Responsibility of the board of directors, managerial officers and corporate governance officer

A. Except the matters which shall be subject to decisions to be resolved by the shareholders’ meeting according to law or according to the Bank’s Articles of Incorporation, all business affairs of the Bank shall be duly handled under the decisions to be resolved by the board of directors.  The board of directors shall have the following powers, duties and responsibilities:

  1. Review and finalize mid-term and long-term strategic plans.
  2. Review and finalize organizational rules and major rules and regulations.
  3. Propose increase/decrease of capital.
  4. Review and finalize decisions on establishment, dissolution or change in branch banks.
  5. Review and finalize the Bank’s budgets, final accounts.
  6. Propose for allocation of surplus earnings or coverage of losses.
  7. Appoint or discharge managerial officers.
  8. Take charge of issues assigned by the chairman.
  9. Exercise other powers, duties and responsibilities bestowed by laws and/or regulations concerned or the shareholders’ meeting.
B.The president shall generally handle all affairs of the bank according to resolutions adopted at the board of directors.
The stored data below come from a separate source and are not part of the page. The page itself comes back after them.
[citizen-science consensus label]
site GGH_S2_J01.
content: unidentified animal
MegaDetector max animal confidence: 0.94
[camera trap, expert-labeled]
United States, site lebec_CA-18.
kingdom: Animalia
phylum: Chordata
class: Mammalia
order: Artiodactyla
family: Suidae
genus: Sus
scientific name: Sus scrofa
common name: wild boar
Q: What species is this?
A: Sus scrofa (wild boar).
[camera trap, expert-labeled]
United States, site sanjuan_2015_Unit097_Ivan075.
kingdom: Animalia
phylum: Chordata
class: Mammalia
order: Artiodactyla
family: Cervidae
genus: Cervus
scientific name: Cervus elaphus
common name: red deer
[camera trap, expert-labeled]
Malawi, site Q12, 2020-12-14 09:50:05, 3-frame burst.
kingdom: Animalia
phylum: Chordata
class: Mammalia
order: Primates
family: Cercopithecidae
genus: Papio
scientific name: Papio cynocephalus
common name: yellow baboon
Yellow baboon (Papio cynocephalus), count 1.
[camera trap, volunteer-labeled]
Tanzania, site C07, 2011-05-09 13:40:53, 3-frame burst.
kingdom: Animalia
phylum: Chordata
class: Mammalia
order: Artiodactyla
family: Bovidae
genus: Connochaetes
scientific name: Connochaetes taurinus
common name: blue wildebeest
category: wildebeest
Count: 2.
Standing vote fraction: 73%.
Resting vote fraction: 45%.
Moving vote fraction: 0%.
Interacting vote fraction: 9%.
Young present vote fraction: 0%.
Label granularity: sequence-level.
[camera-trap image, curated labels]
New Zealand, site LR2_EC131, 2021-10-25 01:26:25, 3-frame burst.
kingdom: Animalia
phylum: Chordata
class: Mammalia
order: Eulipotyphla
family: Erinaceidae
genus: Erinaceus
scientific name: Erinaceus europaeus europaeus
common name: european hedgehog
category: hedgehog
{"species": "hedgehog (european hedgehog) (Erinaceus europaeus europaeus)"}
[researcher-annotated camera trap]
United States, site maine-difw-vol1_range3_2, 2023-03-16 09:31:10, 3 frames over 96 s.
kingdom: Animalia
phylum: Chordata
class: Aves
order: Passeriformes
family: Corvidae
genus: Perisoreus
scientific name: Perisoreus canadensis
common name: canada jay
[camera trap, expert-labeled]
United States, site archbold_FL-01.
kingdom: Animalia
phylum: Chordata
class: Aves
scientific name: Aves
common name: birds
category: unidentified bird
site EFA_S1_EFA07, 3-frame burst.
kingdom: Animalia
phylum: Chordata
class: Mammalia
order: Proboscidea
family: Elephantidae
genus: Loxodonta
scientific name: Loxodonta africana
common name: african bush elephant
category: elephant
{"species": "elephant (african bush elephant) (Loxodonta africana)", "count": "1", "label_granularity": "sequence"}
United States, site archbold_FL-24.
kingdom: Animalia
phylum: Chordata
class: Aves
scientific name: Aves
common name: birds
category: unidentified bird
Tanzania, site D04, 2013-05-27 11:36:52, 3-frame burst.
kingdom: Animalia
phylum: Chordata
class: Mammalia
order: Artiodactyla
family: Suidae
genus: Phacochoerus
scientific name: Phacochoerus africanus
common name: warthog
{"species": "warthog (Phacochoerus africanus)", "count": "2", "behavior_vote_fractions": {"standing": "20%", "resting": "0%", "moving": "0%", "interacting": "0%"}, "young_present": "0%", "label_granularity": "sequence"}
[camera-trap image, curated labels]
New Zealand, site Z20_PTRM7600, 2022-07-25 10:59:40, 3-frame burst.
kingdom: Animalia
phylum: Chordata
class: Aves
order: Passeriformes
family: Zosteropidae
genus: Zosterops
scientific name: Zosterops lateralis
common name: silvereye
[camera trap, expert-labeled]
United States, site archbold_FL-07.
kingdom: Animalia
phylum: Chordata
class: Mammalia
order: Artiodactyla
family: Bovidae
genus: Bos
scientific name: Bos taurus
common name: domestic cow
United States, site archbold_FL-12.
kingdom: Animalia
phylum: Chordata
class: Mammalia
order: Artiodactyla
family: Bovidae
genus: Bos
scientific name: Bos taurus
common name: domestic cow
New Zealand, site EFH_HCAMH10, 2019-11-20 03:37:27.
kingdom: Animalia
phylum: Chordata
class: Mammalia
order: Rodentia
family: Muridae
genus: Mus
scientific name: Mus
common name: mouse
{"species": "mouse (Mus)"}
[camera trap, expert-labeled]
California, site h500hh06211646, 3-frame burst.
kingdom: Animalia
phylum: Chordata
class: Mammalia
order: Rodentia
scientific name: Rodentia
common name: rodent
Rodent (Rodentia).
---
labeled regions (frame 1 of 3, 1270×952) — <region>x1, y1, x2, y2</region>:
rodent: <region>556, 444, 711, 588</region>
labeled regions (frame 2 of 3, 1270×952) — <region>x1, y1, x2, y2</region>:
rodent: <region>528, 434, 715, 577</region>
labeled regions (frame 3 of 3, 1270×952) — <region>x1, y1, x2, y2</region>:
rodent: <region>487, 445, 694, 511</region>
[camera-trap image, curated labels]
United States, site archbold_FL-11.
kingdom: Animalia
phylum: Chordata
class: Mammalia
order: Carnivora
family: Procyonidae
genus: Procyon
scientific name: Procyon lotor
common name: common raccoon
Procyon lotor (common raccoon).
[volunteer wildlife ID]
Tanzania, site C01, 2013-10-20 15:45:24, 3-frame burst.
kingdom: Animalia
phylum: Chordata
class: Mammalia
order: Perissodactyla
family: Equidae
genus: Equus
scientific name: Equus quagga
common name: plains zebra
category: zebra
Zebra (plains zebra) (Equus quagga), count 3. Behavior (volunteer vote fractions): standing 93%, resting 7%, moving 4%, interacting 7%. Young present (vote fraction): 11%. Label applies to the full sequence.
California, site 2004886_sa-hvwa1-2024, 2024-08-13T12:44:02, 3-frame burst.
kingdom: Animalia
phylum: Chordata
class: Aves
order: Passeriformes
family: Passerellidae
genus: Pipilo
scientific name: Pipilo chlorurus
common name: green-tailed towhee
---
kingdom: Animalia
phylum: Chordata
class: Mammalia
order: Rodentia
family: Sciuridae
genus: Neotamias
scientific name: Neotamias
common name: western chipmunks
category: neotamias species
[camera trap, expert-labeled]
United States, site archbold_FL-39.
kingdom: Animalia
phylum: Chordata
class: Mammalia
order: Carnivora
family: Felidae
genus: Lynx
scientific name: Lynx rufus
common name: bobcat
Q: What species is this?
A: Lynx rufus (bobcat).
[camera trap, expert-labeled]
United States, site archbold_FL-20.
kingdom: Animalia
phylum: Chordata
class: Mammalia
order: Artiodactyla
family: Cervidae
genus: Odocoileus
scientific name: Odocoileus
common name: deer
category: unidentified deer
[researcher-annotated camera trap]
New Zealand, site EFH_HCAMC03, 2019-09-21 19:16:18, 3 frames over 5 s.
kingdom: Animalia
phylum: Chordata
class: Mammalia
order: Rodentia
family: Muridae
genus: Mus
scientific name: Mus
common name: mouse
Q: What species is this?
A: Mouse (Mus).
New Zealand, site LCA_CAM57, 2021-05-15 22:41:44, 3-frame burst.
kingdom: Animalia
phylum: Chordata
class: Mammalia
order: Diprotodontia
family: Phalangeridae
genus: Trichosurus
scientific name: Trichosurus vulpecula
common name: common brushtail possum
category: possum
The senior executive vice presidents, executive vice presidents, deputy executive vice presidents, and managers shall assist the president in handling such affairs.

C. Mr. Shiu-Yen Lin, First Deputy Executive Vice President, the secretarial officer of the board, who has been in a managerial position for more than ten years in handling legal affairs, business operation affairs, and board of directors meetings affairs is appointed as the chief corporate governance officer in charge of corporate governance affairs including at least the following matters:

  1. Handling of matters relating to board of directors meetings and shareholders meetings in compliance with law;
  2. Preparation of minutes of the board of directors meetings and shareholders meetings;
  3. Assistance in onboarding and continuing education of the directors;
  4. Provision of information required for performance of duties by the directors;
  5. Assistance in the directors' compliance of law; and
  6. Other matters described or established in the articles of incorporation or under contract.